Может, мои заклинания не были достаточно смертоносными, но я не хотел убивать какое-нибудь бедное животное, чтобы привлечь внимание Старухи. Хотя, быть может, и это придется сделать. Слишком многое стояло на кону, чтобы позволить себе сентиментальничать.

Я покачал головой, убрал свои инструменты, и тогда лед прямо под моими пальцами ног раскололся, и длинная костлявая рука в морщинах, бородавках и пятнах, бывшая частью тела футов двадцати высотой, вылетела вверх и схватила мою голову. Не лицо. Мою голову целиком, как мяч от софтбола. Или яблоко.
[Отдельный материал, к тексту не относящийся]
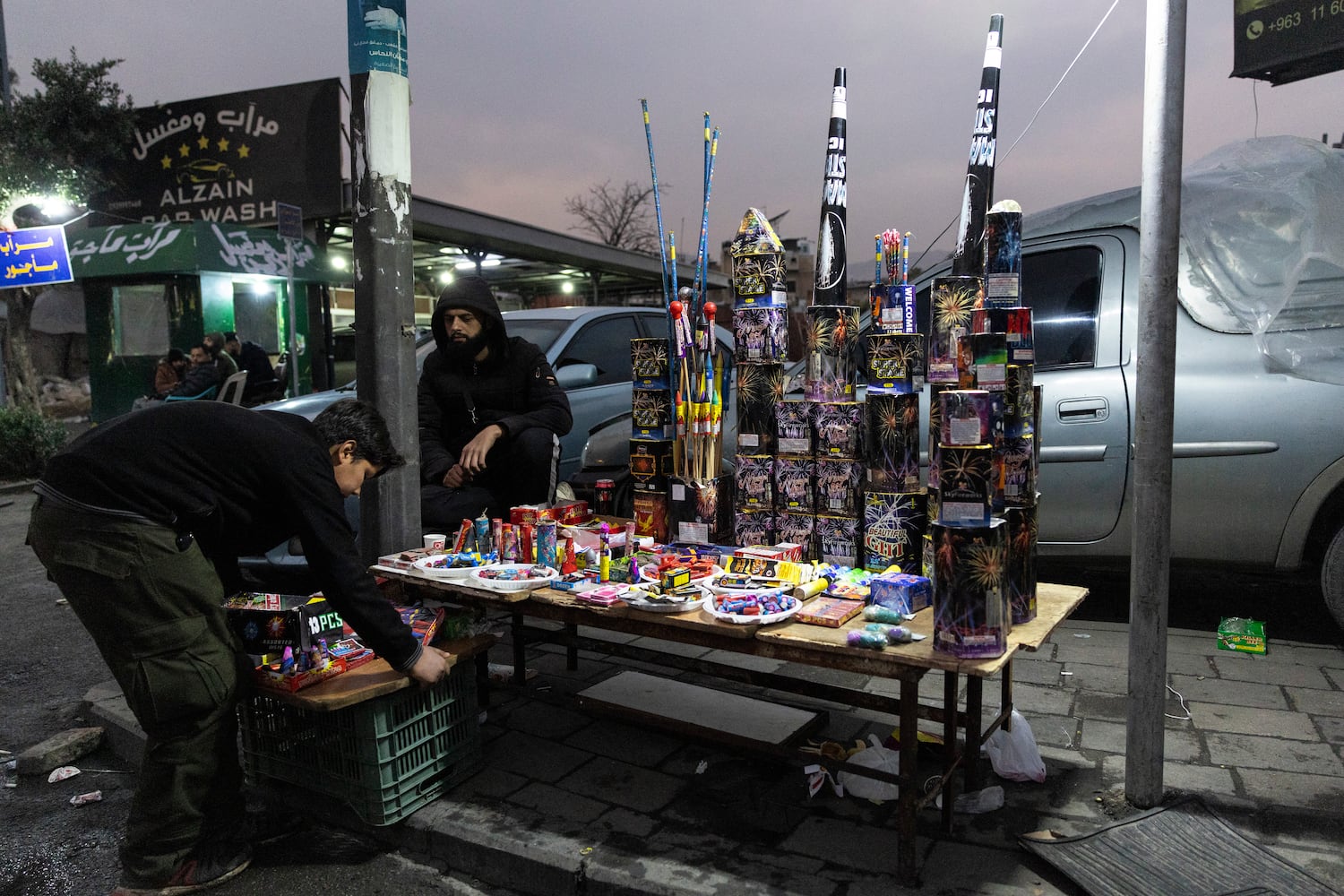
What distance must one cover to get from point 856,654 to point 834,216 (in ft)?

Пятнистые черные когти на концах узловатых пальцев впились в меня, протыкая кожу, и я внезапно, рывком рухнул на долбаный лед с такой силой, что на секунду испугался, думая, что сломал шею.

Я думал, что точно сломаюсь весь, когда ударюсь о лед, но вместо этого меня протащили сквозь него – в грязь, и сквозь нее тоже, и потом я падал, вопя от внезапного инстинктивного слепого ужаса. Затем я ударился обо что-то твердое, и это было больно, даже при силе мантии, ударился и издал короткий каркающий выдох. Я болтался там, ошеломленный на миг, а эти холодные жестокие острые когти впивались в мою плоть. Вдалеке слышались медленные хромающие шаги, а мои ноги волоклись по какой-то поверхности.

Потом меня швырнули, дважды крутнув по горизонтали, и я врезался в стену. Отлетев от нее, я приземлился на что-то вроде грунтового пола. Я валялся там, не в состоянии сделать вдох, едва способный двигаться. И либо я был слеп, либо находился в кромешной темноте. Плюс такого абсолютного звона в голове в том, что пламя обездвиживающего ужаса ощущается как-то слабее. Был и еще плюс: когда я наконец смог сделать глоток воздуха, я сделал его со скулящим звуком чистейшей боли.

Из темноты прозвучал голос, пыльный, хриплый и покрытый пауками.

– Я, – произнес голос, словно вырисовывая это слово. – Ты пытался вызвать. Меня.

– Примите мои самые искренние извинения за возникшую необходимость, – сказал я Матери-Зиме, или, скорее, попытался сказать. Вместо этого у меня вышло что-то вроде «Оу».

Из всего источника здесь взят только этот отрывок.